As duas bombas de combustível (Pumangol e Sonangol) que atendem a cidade de Mbanza Kongo, capital da província do Zaire, estão , há dois dias, encerradas falta de combustível, criaando constrangimentos aos utentes.

A escassez de gasolina e gasóleo nos postos de abastecimento da cidade de Mbanza Kongo tem sido recorrente nos últimos dois meses, provocando à especulação do preço dos derivados de petróleo no mercado informal local.

Um litro de gasolina, por exemplo, que nas bombas é comercializado a 160 Kwanzas, está a custar, no mercado informal, entre 400 e 600 Kwanzas.

Por falta de gasolina, o  serviço de táxi está condicionado, havendo alguns a encurtam as rotas e alteram o preço da corrida de 150 para 300 Kwanzas.

A situação está a embaraçar a vida dos citadinos de Mbanza Kongo que usam os meios públicos para se deslocarem aos locais de serviço, escolas, mercados e lavras.

“O maior problema que temos é que quando chega uma cisterna de gasolina nas bombas da Pumangol ou Sonangol só faz uma a duas horas termina, deixando muitos automobilistas sem a possibilidade de abastecer os seus carros”, disse João Mendes, taxista.

Segundo a fonte, à procura da gasolina por parte dos citadinos locais é cada vez maior em relação  a oferta se revela pouca, tendo em conta o aumento do parque automóvel da cidade de Mbanza Kongo, nos últimos anos.

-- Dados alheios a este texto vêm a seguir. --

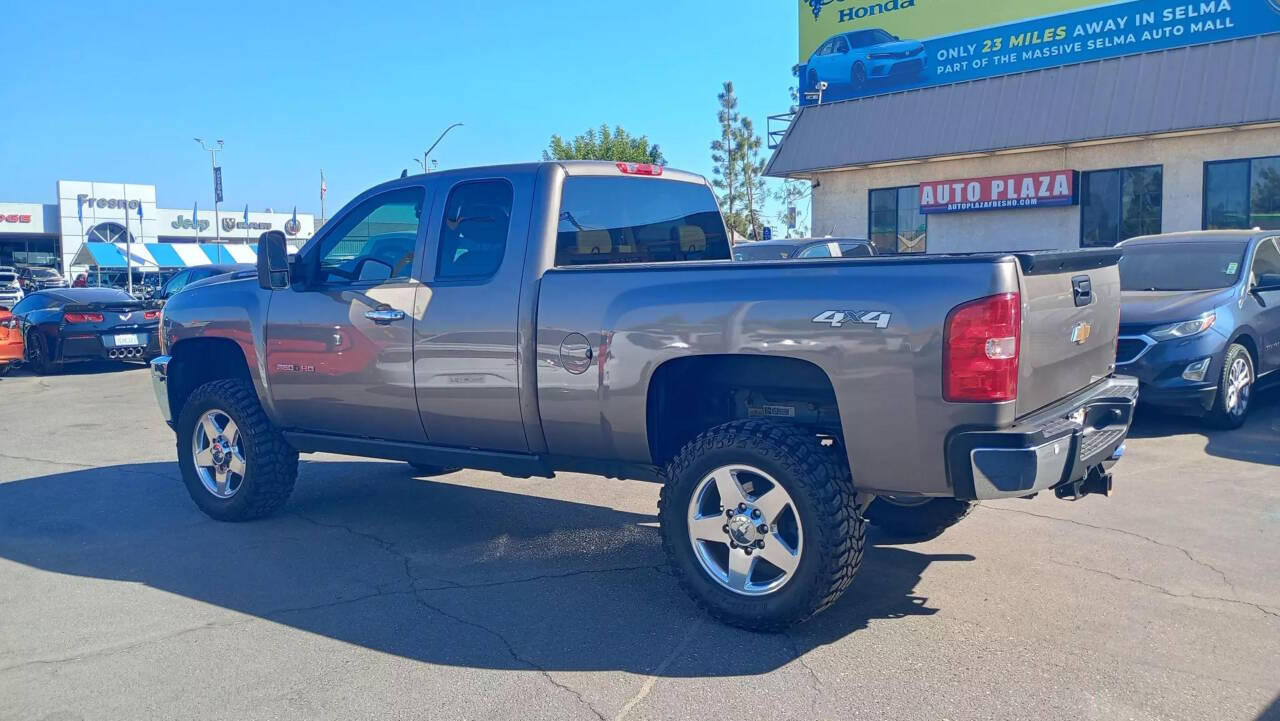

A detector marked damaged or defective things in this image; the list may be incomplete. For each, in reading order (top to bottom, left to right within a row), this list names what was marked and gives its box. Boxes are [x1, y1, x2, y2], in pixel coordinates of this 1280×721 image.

cracked pavement [0, 366, 1274, 721]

Fontes das duas bombas (Pumangol e Sonangol) contactadas pela ANGOP afirmaram que a escassez do produto na cidade de Mbanza Kongo se deve a capacidade limitada de abastecimento dos camiões cisternas a partir da base logística da cidade do Soyo, Zaire.

Antes do eclodir da pandemia da Covid-19, acrescentaram, o carregamento dos derivados de petróleo era feito a partir de Luanda, onde, por semana, chegavam duas a três cisternas, ao contrário do que acontece actualmente.

“De momento, só conseguimos de carregar uma cisterna de 35 mil litros/por semana, quantidade irrisória para satisfazer a demanda”, afirmaram.

José Fernandes, taxista, disse não entender o que estará na base das constantes rupturas de gasolina e gasóleo na cidade de Mbanza Kongo, já que a Sonangol comunicou, há dias, que não há ruptura nas reservas desta concessionária petrolífera.